*Objective*
Output the line that contains "How far from the vantage" and every line after it to the end of the entries, with nothing added or left out.

*Records shown*

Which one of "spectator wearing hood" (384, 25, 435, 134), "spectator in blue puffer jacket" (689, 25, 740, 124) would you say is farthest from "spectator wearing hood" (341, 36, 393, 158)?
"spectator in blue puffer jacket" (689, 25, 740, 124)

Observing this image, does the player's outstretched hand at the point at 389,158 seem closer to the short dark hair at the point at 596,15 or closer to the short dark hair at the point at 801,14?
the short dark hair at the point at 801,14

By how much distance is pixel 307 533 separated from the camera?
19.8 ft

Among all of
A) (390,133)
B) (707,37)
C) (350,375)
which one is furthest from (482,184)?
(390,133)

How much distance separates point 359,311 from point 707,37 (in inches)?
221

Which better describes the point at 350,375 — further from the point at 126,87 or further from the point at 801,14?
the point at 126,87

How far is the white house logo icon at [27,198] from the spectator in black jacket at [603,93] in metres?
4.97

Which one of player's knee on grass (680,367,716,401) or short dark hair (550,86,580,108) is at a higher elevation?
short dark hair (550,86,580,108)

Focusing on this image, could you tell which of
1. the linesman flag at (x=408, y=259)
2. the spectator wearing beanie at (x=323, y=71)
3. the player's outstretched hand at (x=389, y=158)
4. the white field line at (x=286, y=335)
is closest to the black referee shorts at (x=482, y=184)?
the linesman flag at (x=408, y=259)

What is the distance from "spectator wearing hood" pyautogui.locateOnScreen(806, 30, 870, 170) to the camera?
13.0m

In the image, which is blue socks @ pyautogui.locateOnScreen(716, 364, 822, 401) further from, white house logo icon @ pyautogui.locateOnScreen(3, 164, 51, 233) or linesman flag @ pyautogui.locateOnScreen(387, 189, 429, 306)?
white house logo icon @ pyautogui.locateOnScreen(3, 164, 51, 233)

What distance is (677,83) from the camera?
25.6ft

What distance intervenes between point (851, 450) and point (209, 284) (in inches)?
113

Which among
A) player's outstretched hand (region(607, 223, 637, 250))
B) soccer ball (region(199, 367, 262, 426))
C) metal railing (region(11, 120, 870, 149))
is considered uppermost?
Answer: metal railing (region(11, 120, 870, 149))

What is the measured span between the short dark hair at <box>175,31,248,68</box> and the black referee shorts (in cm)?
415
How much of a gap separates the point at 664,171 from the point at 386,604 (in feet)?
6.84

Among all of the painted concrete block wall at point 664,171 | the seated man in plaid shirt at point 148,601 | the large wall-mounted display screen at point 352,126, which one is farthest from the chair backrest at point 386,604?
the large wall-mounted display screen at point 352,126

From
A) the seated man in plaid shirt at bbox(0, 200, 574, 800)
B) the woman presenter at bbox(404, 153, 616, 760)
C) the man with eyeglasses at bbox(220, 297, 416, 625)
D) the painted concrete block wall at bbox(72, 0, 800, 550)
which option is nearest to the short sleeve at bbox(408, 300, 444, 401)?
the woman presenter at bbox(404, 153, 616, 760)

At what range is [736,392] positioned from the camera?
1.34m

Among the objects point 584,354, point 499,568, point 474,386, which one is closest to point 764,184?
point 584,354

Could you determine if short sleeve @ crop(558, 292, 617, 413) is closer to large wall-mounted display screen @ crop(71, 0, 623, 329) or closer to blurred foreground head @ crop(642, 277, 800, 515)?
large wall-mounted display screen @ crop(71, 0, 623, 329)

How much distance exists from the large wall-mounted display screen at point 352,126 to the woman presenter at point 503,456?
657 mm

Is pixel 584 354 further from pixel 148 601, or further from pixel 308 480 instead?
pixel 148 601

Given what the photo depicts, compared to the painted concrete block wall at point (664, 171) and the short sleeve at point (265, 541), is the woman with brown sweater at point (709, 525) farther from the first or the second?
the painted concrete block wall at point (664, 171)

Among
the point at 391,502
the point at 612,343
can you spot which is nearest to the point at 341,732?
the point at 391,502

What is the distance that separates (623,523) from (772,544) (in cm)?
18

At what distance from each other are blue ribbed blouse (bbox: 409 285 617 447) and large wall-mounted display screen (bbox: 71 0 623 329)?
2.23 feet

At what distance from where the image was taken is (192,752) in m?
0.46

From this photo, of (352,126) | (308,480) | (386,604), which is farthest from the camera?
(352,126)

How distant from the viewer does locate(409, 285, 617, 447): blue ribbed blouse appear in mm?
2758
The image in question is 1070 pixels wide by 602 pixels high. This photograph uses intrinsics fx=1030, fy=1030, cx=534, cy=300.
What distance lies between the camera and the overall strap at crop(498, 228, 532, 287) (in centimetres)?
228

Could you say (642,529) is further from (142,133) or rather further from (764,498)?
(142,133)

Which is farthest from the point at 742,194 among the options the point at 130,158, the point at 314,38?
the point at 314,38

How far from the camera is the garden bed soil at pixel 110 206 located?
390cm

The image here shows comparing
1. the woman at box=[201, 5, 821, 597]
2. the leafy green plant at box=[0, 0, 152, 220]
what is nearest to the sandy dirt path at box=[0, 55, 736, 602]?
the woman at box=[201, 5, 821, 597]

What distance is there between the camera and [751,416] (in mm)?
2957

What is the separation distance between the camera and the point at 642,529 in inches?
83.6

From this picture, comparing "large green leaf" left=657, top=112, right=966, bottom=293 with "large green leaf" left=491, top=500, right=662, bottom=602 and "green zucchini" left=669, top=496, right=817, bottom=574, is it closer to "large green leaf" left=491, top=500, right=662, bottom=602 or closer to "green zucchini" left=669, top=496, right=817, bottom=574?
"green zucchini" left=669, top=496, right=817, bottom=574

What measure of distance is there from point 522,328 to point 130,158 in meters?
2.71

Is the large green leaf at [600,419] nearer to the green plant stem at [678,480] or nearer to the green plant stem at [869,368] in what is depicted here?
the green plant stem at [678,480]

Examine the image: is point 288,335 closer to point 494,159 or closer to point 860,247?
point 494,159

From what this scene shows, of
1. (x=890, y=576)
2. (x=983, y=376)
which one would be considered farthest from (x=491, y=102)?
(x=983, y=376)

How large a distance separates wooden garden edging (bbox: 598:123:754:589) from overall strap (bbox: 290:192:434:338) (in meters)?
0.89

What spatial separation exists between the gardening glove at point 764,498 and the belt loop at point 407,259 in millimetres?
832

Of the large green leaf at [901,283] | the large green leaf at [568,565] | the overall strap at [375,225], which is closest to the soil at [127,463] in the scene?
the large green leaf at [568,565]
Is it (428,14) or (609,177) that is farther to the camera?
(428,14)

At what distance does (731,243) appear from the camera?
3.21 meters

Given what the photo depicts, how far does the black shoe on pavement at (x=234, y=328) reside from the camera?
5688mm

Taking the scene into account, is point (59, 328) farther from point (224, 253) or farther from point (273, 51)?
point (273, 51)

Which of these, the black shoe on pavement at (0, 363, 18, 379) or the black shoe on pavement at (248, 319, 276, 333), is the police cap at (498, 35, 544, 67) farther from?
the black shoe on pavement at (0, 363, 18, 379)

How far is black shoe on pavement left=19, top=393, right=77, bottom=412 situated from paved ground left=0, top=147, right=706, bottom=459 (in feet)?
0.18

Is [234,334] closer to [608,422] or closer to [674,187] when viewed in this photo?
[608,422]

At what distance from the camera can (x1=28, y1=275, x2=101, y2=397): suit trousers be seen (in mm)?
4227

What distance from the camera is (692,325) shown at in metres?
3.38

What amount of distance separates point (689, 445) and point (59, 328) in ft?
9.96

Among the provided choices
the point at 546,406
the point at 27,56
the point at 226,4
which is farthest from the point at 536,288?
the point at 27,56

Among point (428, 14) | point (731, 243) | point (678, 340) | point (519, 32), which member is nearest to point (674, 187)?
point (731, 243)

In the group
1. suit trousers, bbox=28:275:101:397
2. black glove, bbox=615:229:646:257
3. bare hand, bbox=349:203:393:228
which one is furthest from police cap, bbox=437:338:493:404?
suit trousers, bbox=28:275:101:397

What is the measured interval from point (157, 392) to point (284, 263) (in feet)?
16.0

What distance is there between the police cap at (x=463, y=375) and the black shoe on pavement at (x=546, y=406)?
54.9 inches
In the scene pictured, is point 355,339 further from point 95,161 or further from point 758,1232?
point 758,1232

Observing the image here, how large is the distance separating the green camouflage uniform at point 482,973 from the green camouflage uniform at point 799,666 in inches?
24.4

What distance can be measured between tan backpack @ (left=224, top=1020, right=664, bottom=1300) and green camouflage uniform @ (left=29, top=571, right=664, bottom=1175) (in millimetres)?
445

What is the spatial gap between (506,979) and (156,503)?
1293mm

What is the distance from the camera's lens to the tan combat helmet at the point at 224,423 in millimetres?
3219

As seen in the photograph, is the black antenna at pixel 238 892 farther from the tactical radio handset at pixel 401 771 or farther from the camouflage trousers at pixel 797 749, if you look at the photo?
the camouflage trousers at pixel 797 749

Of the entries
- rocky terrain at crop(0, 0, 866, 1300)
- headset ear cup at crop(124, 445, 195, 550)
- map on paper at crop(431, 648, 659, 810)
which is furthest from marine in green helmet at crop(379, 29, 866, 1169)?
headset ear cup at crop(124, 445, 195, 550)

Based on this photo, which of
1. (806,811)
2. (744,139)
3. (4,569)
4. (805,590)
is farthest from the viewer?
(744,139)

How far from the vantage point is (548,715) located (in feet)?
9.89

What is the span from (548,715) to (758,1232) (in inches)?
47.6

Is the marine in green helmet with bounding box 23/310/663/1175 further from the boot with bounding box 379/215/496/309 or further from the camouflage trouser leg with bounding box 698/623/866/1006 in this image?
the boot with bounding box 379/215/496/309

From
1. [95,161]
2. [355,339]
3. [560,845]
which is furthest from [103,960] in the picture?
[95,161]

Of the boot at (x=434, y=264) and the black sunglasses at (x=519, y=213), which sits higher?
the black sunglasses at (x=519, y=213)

*Correct response*
How far from the vantage point is (548,715) located (in feet)?
9.89

What is the span from (548,715) to (758,1232) (in inches)?
47.6

Is the marine in green helmet with bounding box 23/310/663/1175 further from the boot with bounding box 379/215/496/309 or further from the camouflage trouser leg with bounding box 698/623/866/1006 in this image?
the boot with bounding box 379/215/496/309

From
1. [95,161]
2. [355,339]
3. [560,845]
which is furthest from [103,960] in the picture?
[95,161]

Of the boot at (x=434, y=264) and the black sunglasses at (x=519, y=213), which sits higher?
the black sunglasses at (x=519, y=213)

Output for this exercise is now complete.